Jane Arden (1927- 1982) was a film director, actor, screenwriter, playwright, songwriter and poet.

In the late 1940s, after studying at RADA, her career started to form as she began to play parts on television and in London theatres. As the 1950s progressed, Arden concentrated on writing for stage and television, working with some of the key figures of British theatre and cinema such as Sheila Allen, Joan Simms, Jack Bond, David de Keyser, Alan Bates, Victor Spinetti, Albert Finney, Charles Laughton, Harold Pinter, and Philip Saville (whom she married). In the 1960s her work became increasingly radical as her interest and involvement in feminism and the anti-psychiatry movement grew.

This is particularly evident from 1965 onwards, when Jane began tracing female oppression and wrote a script for the BBC drama 'The Logic Game'. It was described as a "surrealist puzzle" which attempted to locate the isolation of women in the context of a bourgeois marriage.

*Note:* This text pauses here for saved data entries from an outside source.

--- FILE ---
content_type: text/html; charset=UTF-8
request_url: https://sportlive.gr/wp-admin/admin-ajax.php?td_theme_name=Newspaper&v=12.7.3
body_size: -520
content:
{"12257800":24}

Arden’s cinematic career begins with her original script and her performance in Separation (1967), which was directed by Arden’s collaborator Jack Bond.


In 1969 she produced the play Vagina Rex and the Gas Oven, which ran to a packed house for six weeks at Arts Lab in London. From this she formed the radical feminist theatre group Holocaust and then wrote the play A New Communion for Freaks Prophets and Witches, which was to become the film The Other Side of the Underneath. The film premiered at the London Film Festival in 1972.

In the early 1970s Jane spent time in Morocco. Upon her return she made two more films, both co-directed with Jack Bond, the experimental Vibration in 1974, and Anti-Clock, which opened the 1979 London Film Festival.

Both films incorporated experimental video techniques, Arden's vision was seminal in creating the 'multi-channel' film art form.

Arden died in 1982 and, after an initial tribute at the National Film Theatre in 1983, the films were suppressed; her name consequently fading from the public realm.

After nearly three decades, in 2009, the BFI re-released Separation (1967), The Other Side of the Underneath (1972) and Anti-Clock (1979), creating a previously unavailable platform for a new generation to see her work.

However the depth and social relevance of this work commands that Arden’s output receive greater recognition and award her deserved status amongst her contemporaries.